Leading questions include – what type, nature and level of climate and energy targets should be set for post-2020? How can coherence between different policy instruments be attained? How can the energy system best contribute to EU competitiveness?
Günther Oettinger, EU Commissioner for Energy said: “We need to define our climate and energy policy framework for 2030 as soon as possible to ensure proper investment that will give us sustainable growth, affordable competitive energy prices and greater energy security. The new framework must take into account the consequences of the economic crisis, but it must also be ambitious enough to meet the necessary long-term goal of cutting emissions 80-95% by 2050.”
Current EU policy is centered on the three headline targets (20-20-20) to be achieved by 2020:
- GHG emission reductions of 20%
- a 20% share for renewable energy sources
- 20% savings in energy consumption
Looking beyond 2020, the Energy Roadmap 2050 provides a basis for developing a long-term policy together with all stakeholders. First adopted by the European Commission in December 2011, the roadmap was developed in line with the objective of reducing GHG emissions by 80 to 95% by 2050 (compared to 1990 levels), as part of necessary efforts by developed countries as a group. How to achieve the EU’s decarbonisation agenda while at the same time ensuring security of energy supply and competitiveness is a challenging issue, to say the least.
As a staging post on the Energy Roadmap 2050, the Green Paper on the 2030 policy framework is open for public consultation until 2 July 2013. On the basis of the views expressed, the Commission intends to table the EU’s 2030 framework for climate and energy policies by the end of this year.
Connie Hedegaard, EU Commissioner for Climate Action, said: ”Europe’s dependence on foreign fossil fuels is growing every year. That means more expensive and unaffordable energy bills for Europeans. This is not very wise. It’s obviously not wise for the climate, but it’s also not wise for our economy and our competiveness. That is why we have decided that in Europe we want a low-carbon society for 2050. We have targets for 2020, but for most investors 2020 is around the corner. It’s time to define the targets for 2030. The sooner we do that, the more certainty we get to our companies and our investors. And the more ambitious these targets are, the better for the climate.”
Fighting words – but the devil’s in the details. Should the targets be at EU, national or sectoral level and be legally binding? Some argue that the existing targets – and policies to reach them – are not necessarily coherent or cost efficient, or that competitiveness, economic viability and maturity of technologies are not taken sufficiently into account. Also, concerns have been expressed that the EU’s commitment to tackling climate change is not fully reciprocated elsewhere, impacting on the bloc’s economic competitiveness.

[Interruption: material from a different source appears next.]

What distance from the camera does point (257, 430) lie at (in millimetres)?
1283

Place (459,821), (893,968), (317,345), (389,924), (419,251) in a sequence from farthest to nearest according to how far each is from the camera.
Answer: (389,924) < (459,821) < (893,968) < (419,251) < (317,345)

ManagEnergy opines that there are at least two aspects of behavioral economics that could impact on setting – and reaching – real climate and energy goals. Optimistically, there may be a positive effect from hyperbolic discounting – meaning that people will be farsighted when planning if both costs and benefits occur in the future. What kind of world do you want in 2030? In 2050? However, in the absence of international binding targets for reducing greenhouse gas emissions – and the associated perception of free-loading – will the tendency towards pro-social behavior and fairness be diminished?